MARTINSBURG, W.Va. — A spokesman for Macy's Inc. stood under a large tent Friday morning and tried to explain the enormity of the new $150 million Internet-service center to be built in the Cumbo Yard Industrial park.
"It's tough standing here today trying to imagine the magnitude of this building," said Jim Sluzewski, senior vice president of corporate communications.
William L. Stubblefield, president of the Berkeley County Council and emcee for Friday's ground-breaking ceremony, took a stab at describing its size when he urged the audience of nearly 100 to look to their left at a far-off copse of trees, to their right to another far-off row, then far to the rear at another stand of trees for the back wall.
Sluzewski said 22 football fields will fit inside the center, as will 309 basketball courts. If all of its 12-foot-wide, precast wall panels were laid end-to-end they would stretch longer than a 5K run.
The building, called a fulfillment center, when it opens in May 2012, will cover more than 1.3 million square feet. It will be the largest facility of its kind in the nation, according to a company news release.
The Berkeley County center will employ about 1,200 workers, plus another 700 during peak shopping seasons.
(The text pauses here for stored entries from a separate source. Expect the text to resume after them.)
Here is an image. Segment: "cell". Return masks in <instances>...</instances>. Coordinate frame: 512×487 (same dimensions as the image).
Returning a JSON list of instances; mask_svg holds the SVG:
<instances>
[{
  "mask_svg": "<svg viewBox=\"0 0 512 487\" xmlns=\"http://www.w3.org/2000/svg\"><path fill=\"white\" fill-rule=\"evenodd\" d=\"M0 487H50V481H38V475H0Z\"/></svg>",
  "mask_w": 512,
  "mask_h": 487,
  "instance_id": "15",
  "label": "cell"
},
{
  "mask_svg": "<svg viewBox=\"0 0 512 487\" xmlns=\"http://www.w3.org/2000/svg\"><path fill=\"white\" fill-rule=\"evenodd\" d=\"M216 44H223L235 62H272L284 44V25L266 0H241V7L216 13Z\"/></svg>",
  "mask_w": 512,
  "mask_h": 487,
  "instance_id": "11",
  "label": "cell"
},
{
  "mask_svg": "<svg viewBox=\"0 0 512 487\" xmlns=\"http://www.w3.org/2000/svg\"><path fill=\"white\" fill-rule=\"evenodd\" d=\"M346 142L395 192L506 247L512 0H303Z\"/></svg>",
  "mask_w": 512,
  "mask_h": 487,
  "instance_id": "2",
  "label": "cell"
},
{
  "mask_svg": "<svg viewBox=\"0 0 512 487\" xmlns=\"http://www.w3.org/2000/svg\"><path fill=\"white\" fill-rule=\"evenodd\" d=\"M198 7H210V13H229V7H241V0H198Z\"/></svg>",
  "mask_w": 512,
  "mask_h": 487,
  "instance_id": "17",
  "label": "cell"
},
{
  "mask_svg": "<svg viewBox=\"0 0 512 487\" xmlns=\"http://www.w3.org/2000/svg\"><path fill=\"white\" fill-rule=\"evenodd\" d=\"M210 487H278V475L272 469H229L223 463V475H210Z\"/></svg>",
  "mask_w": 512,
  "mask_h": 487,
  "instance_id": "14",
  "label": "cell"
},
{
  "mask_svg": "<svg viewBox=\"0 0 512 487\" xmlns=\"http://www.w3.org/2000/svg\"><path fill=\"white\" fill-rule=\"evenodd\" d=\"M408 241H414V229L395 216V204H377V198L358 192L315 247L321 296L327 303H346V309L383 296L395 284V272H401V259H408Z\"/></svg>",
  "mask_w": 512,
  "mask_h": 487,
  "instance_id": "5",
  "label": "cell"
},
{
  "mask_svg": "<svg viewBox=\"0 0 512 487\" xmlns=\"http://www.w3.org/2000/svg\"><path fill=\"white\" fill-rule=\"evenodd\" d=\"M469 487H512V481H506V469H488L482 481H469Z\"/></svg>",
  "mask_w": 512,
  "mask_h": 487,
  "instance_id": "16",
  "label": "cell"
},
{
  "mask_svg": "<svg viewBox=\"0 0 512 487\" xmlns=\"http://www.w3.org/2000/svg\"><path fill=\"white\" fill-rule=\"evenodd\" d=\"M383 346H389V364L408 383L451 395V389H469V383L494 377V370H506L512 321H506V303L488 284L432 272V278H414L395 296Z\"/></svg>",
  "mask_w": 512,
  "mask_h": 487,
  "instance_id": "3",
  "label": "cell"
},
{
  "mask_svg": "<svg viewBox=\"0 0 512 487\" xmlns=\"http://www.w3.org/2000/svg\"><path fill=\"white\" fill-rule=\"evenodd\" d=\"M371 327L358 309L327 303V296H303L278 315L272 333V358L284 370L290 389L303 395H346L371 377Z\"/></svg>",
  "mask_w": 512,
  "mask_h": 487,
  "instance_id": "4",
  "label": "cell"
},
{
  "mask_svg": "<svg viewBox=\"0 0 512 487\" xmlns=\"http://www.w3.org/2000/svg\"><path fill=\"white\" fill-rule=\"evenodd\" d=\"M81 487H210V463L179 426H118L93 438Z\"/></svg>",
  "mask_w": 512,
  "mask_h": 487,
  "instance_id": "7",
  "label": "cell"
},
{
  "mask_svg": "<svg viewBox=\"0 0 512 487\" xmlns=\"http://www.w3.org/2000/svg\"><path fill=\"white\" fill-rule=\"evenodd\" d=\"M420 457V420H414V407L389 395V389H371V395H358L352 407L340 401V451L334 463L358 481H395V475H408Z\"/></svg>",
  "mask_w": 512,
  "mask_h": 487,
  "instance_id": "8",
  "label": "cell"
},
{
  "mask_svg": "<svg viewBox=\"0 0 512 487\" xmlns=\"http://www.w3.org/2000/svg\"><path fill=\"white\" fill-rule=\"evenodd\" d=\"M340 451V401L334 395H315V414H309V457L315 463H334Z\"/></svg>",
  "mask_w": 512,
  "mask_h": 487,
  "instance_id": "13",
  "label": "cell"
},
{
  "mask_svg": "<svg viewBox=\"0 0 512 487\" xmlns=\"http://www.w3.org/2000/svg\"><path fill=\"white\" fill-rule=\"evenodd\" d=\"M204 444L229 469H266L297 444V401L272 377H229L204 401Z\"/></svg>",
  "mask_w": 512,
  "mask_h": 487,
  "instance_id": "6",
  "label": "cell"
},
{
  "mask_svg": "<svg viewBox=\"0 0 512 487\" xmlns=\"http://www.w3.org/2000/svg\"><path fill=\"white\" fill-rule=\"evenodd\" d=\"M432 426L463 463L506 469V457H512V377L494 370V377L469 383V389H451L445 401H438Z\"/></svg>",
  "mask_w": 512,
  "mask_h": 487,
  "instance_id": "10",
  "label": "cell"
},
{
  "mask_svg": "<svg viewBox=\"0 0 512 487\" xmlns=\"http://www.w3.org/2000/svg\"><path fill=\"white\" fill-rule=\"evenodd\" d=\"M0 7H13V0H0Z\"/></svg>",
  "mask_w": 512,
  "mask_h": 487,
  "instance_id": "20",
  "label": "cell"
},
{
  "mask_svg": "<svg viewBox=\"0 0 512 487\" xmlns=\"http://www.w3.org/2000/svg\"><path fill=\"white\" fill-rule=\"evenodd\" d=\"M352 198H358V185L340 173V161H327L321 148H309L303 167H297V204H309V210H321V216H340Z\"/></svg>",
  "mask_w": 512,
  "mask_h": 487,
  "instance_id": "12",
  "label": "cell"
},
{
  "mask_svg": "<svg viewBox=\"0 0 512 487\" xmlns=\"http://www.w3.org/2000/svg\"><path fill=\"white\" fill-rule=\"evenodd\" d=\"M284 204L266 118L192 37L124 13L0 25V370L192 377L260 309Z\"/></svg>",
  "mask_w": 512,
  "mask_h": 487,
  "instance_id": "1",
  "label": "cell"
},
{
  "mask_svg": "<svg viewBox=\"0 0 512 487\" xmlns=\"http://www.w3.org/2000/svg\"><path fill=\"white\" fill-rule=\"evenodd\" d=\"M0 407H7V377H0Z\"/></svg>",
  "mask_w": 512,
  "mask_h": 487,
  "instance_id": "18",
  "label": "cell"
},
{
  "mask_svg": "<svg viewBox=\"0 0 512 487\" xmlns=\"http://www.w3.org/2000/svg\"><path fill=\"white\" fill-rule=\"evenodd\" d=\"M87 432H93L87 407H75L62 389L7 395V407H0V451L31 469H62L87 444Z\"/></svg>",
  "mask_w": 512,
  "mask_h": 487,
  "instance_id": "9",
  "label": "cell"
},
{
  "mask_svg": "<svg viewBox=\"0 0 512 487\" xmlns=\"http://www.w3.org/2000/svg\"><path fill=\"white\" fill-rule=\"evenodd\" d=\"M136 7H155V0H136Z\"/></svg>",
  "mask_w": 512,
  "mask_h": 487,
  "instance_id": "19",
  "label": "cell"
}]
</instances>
In his remarks, Peter Longo, president of logistics and operations for Macy's, said in terms of technology the center's interior "will look like the inside of the Space Shuttle. This is the largest single investment in the company's history."
Longo said Macy's online business is growing 35 percent to 40 percent every year.
Macy's operates more than 900 stores in 47 states and is a $25 billion-a-year business, he said.
Sluzewski said the company has about 166,000 employees, most of whom work full-time.
The new center — two smaller ones are in Oregon and Tennessee — will be built on 92 acres in the industrial park off Harlan Springs Road. It will have parking spaces for about 12,400 cars.
U.S. Sen. Jay Rockefeller, D-W.Va., praised the manner in which the deal to bring Macy's to Berkeley County was handled by company, state and local officials. There were no leaks, he said.
"It was very professional, perfectly done, a textbook way to do business."
U.S. Sen. Joe Manchin, also D-W.Va., said negotiations with Macy's began two years ago.
Acting Gov. Earl Ray Tomblin received a standing ovation even before he spoke.
Tomblin, a Democrat is one of 16 candidates — including eight Republicans, six Democrats and two from the Mountain Party — running to the remaining two-year term for Manchin, who stepped down as governor last fall to replace the late Robert C. Byrd in the Senate.
Tomblin said the effort to bring Macy's to the state was down to New York and West Virginia. He said company executives chose The Mountain State because it was fiscally responsible. The state is in the black and hasn't raised taxes in 17 years, he said.
"They liked the way we handle our finances," Tomblin said.